Papa Francesco in una intervista usa parole dure contro la disinformazione: "Il danno più grande. Orienta l'opinione tralasciando l'altra parte di verità"

Papa Francesco torna a bacchettare i media. "La disinformazione è probabilmente il danno più grande che può fare un mezzo - ha detto il pontefice in una intervista al settimanale cattolico "Tertio" - perché orienta l'opinione in una direzione, tralasciando l'altra parte della verità".

Le parole del Papa

Bergoglio nel suo appello ai media chiede loro di "essere molto limpidi, molto trasparenti, e non cadere nella malattia della coprofilia, che è voler sempre comunicare lo scandalo, comunicare le cose brutte, anche se siano verità. E siccome la gente ha la tendenza alla malattia della coprofagia, si può fare molto danno". Il potere della parola è enorme, pensa Francesco, e per questo i giornalisti non devono essere "tentati di calunnia" perché possono "essere usati per calunniare, per sporcare la gente, questo soprattutto nel mondo della politica. Possono essere usati come mezzi di diffamazione".
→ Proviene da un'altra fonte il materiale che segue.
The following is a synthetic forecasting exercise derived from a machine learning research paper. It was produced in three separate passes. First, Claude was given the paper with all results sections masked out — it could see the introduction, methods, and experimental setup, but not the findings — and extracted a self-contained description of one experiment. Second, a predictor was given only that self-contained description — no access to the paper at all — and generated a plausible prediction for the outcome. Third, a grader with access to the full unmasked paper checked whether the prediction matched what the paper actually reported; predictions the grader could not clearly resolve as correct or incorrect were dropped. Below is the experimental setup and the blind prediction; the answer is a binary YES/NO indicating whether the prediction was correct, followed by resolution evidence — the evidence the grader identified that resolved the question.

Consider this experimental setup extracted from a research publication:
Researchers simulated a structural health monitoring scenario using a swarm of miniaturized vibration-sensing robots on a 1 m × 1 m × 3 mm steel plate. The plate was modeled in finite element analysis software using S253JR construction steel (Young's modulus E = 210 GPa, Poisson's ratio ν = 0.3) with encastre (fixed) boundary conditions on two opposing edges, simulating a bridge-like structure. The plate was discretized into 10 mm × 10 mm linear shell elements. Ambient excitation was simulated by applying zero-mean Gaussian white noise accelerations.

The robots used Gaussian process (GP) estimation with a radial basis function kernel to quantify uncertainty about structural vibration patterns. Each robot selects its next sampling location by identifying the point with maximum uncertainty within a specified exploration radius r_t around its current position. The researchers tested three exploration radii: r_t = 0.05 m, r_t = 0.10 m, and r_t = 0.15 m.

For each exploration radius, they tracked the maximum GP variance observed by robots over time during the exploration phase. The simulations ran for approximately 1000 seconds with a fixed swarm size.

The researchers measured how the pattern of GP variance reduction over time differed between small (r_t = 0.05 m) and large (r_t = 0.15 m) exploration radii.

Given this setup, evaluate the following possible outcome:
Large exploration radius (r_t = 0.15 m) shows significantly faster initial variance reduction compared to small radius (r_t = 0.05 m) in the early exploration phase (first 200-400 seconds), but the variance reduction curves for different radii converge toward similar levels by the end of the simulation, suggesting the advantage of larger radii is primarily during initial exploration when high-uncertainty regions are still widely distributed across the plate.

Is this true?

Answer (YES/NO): NO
Il riferimento è ai casi in cui i media tirano fuori vecchie storie personali di individui ora al centro dell'attenzione: "Ogni persona ha diritto alla buona fama - ha detto il Papa - però magari nella sua vita in precedenza, nella vita passata, o dieci anni fa, ha avuto un problema con la giustizia, o un problema nella sua vita familiare, e portare questo alla luce oggi è grave, fa danno, si annulla una persona! Nella calunnia si dice una bugia sulla persona; nella diffamazione si mostra una cartella - come diciamo in Argentina: 'Se hace un carpetazò - e si scopre qualcosa che è vero, ma che è già passato, e per il quale forse si è già pagato con il carcere, con una multa o con quel che sia". Secondo il pontefice "non c'è diritto a questo. Questo è peccato e fa male. E una cosa che può fare molto danno nei mezzi di informazione è la disinformazione: cioè, di fronte a qualsiasi situazione dire solo una parte della verità e non l'altra. Questo è disinformare. Perché tu, all'ascoltatore o al telespettatore dai solo la metà della verità, e quindi non può farsi un giudizio serio".

Commenti

routier

Mer, 07/12/2016 - 18:46

La quasi totalità dei media hanno un "padrone" o quantomeno una ideologia di riferimento, pertanto le "grida" di Don Bergoglio lasceranno il tempo che trovano tuttavia, noi consapevoli fruitori di informazione, utilizzando a piene mani tutti i mezzi che la tecnologia moderna mette a disposizione, possiamo arrivare sufficientemente vicino alla verità.